We first describe the use of obinutuzumab to overcome the challenge of multidrug-dependent FRSDNS that relapses despite B-cell depletion after rituximab, sustained remission with reasonable side effect profiles.
Mounting evidence has shown the efficacy of rituximab in NS through restoring B- and T-cell immune homeostasis directly and indirectly [2]. Earlier reports demonstrated that NS relapses often occurred after total B-cell reconstitution [2]. Nonetheless, there is no substantial temporal relationship between total B-cells and relapse. Recent studies reveal that memory B-cells, a subset of the B-cell lineage, is closely associated with relapse [2]. Our patient experienced NS relapses, despite undetectable circulating levels of total and memory B-cells (< 0.05%), following two distinct courses of rituximab. This observation had been described by Sato et al., where 7% patients relapsed during B-cell depletion post-rituximab [1]. This phenomenon is thought to indicate that mechanistic pathways other than B-cell immunity are implicated in a subset of children with NS. Importantly, there is currently no effective treatment for this therapeutic dilemma.
Obinutuzumab is a type II anti-CD20 monoclonal antibody that is associated with a more profound depletion of B-cells and their subsets in both blood and tissue. In our patient, the last two courses of rituximab were ineffective, and the relapse-free periods were short—between 1 and 5 months—even in the presence of triple maintenance immunosuppression acting on the T-cell immunity. We speculate that in our patient, rituximab did not deplete memory B-cells residing within tissue and secondary lymphoid organs, such as lymph nodes and spleen [3], which continued to produce pathogenic circulating factors. The use of obinutuzumab enables more effective suppression of circulating factors, thereby achieving sustained disease remission. While measurements of anti-nephrin antibodies and anti-rituximab antibodies were unavailable in our locality, assessment of these biomarkers would have helped to better understand the case. One potential confounder was the use of concomitant triple immunosuppression, although the patient also received triple immunosuppression during the last course of rituximab, with trough tacrolimus levels comparable to that during obinutuzumab therapy. Following obinutuzumab, the family opted to continue triple immunosuppressants since previous relapses were associated with the development of acute kidney injuries and our patient had significant corticosteroid toxicities. Recently, Dossier et al. reported their experience in treating FRSDNS with obinutuzumab [4]. Of the 41 children with rituximab-refractory FRSDNS receiving obinutuzumab, 92% and 68% subjects were in sustained remission at 12 and 24 months. The study, however, did not include children who relapsed during circulating B-cell depletion.

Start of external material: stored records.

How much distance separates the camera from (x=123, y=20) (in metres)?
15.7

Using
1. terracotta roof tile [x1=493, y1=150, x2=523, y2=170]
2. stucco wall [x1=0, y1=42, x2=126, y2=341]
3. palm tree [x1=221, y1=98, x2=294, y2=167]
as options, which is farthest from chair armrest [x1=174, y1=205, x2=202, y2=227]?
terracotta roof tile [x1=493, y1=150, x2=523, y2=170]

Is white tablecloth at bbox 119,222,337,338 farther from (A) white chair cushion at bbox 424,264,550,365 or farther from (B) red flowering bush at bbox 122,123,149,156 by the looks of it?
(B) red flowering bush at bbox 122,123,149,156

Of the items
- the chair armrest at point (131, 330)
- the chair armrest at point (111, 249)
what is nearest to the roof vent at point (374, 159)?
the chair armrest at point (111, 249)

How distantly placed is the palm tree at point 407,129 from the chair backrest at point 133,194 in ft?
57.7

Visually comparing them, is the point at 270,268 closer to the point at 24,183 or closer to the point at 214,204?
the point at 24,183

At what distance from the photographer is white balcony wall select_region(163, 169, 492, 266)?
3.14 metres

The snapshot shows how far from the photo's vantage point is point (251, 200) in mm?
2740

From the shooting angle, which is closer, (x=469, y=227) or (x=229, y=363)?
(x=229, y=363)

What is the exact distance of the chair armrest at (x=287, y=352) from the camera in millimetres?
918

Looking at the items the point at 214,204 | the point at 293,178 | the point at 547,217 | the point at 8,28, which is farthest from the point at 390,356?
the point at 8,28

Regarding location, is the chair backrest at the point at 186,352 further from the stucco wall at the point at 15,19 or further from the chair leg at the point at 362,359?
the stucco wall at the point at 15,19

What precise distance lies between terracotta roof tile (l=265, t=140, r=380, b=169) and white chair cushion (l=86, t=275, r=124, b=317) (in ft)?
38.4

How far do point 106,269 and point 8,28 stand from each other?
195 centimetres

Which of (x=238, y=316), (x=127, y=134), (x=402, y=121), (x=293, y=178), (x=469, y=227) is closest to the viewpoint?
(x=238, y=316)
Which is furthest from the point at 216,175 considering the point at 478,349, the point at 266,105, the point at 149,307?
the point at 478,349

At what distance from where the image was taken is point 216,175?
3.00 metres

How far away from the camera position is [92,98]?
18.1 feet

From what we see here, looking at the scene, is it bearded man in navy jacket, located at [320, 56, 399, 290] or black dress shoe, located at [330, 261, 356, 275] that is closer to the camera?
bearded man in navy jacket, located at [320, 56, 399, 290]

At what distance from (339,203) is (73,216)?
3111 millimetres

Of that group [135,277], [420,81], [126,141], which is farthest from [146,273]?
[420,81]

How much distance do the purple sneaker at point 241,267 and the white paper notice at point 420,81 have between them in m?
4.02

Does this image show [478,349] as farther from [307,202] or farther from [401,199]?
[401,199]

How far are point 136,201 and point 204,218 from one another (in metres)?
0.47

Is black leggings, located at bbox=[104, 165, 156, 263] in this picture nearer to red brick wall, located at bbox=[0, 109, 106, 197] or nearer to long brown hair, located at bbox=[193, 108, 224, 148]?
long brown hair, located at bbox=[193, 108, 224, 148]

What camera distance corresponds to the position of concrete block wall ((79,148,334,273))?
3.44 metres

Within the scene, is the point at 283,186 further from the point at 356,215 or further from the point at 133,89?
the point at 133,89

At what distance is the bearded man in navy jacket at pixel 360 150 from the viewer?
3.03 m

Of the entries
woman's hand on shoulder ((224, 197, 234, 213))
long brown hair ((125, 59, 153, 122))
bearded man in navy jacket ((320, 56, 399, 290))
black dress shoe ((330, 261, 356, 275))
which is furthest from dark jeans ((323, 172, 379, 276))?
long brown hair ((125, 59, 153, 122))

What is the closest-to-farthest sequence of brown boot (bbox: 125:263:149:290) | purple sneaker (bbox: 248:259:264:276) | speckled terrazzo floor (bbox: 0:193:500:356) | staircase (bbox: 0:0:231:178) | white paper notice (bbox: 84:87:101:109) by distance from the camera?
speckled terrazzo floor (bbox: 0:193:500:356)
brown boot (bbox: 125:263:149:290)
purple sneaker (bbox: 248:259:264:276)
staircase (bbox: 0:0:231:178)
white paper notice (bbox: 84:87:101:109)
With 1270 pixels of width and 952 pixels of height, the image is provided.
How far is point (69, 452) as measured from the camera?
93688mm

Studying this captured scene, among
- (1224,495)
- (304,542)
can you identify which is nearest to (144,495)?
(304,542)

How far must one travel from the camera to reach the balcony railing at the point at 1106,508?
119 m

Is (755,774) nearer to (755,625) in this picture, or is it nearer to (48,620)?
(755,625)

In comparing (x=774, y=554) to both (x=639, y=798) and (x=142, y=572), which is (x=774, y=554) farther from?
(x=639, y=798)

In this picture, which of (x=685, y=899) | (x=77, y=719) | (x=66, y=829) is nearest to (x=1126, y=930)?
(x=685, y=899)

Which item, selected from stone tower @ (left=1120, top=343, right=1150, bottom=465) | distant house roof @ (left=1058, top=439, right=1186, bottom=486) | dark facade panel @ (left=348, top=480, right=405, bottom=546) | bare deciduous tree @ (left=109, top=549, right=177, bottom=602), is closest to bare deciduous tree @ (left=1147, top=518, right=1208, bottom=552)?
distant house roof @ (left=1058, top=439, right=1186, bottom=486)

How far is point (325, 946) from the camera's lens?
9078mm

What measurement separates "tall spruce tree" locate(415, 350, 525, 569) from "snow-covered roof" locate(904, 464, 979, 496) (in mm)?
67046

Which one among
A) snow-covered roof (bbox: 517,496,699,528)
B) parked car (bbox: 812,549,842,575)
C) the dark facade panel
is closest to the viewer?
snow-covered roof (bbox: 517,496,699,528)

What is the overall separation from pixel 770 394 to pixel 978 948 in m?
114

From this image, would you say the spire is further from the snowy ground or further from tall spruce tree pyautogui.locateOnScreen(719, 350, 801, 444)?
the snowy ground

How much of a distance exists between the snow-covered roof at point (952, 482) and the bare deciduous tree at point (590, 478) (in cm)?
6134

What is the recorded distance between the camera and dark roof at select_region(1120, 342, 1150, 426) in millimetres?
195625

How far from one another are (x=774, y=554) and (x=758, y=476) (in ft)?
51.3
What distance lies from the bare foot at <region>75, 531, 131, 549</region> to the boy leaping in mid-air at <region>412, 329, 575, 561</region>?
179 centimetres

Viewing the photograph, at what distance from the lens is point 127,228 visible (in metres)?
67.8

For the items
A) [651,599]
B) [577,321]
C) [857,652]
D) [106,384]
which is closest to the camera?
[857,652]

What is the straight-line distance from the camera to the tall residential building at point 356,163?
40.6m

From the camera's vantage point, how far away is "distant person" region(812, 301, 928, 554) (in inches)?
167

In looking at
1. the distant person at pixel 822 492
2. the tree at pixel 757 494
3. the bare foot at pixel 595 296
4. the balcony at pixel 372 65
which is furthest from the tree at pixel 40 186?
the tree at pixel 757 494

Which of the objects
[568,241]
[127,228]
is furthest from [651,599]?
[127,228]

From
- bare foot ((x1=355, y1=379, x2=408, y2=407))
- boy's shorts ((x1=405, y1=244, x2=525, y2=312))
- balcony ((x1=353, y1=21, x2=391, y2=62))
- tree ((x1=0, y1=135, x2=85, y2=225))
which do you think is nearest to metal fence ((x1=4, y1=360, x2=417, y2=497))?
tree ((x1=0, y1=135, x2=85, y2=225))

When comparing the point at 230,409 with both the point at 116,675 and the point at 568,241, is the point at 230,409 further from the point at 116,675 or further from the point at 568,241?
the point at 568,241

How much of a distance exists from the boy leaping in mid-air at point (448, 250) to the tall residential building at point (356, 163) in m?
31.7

Safety profiles appear to be acceptable in our patient. Apart from prolonged hypogammaglobulinemia of very low levels, there was no clinical infection and other reported adverse events. Hypogammaglobulinaemia occurs in 14–58% children treated with rituximab for NS [5]. In concordance with the aforementioned report on obinutuzumab [4], our patient developed significantly low levels of IgM, while IgG showed a gradual increment over time. Of note, our patient also had low levels of IgG prior to obinutuzumab which might contribute to the development and perpetuation of hypogammaglobulinemia [5]. Reduction of IgM levels has also been reported in up to 46% of patients treated with rituximab for various childhood conditions [6]. Importantly, low IgM levels may potentially contribute to infections [6]. Intravenous immunoglobulin replacement was not prescribed in our case, since only 1% of hypogammaglobulinaemia episodes develop infection [5], and current recommendations do not support substitution for asymptomatic hypogammaglobulinaemia. Furthermore, intravenous immunoglobulin contains only a minimal amount of IgM, which limits its use for preventing infections. The use of a prophylactic antibiotic is recommended for 3–6 months following anti-CD20 therapy [2]. Co-trimoxazole was given for 6 months, according to the departmental protocol, in our patient to prevent Pneumocystis jirovecii infection. In view of the longer duration of B-cell depletion with obinutuzumab, it is justifiable to extend its use until B-cell repopulation. While obinutuzumab appeared to be a feasible therapeutic option in this specific clinical setting, the decision to prescribe obinutuzumab should be excised with caution due to potential risk of severe infection, particularly in the presence of pre-existing hypogammaglobulinemia and concomitant immunosuppression.
In conclusion, obinutuzumab could be a viable option to achieve durable remission, more profound/complete B-cell depletion and corticosteroid-sparing effects in patients with rituximab-refractory NS who relapse despite circulating B-cell depletion. Future trials are required to establish the role of obinutuzumab in this difficult-to-treat disease.